- [What to do] From the line that has "class: Aves" down to the final line of the listing below, transcribe every line exactly, and only those.

- [Raw data]
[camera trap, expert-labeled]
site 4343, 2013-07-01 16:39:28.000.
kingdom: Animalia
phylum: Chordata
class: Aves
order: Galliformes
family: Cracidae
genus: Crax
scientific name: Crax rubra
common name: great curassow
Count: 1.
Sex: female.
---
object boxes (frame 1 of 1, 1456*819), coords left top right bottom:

- [Answer to this task]
class: Aves
order: Galliformes
family: Cracidae
genus: Crax
scientific name: Crax rubra
common name: great curassow
Count: 1.
Sex: female.
---
object boxes (frame 1 of 1, 1456*819), coords left top right bottom:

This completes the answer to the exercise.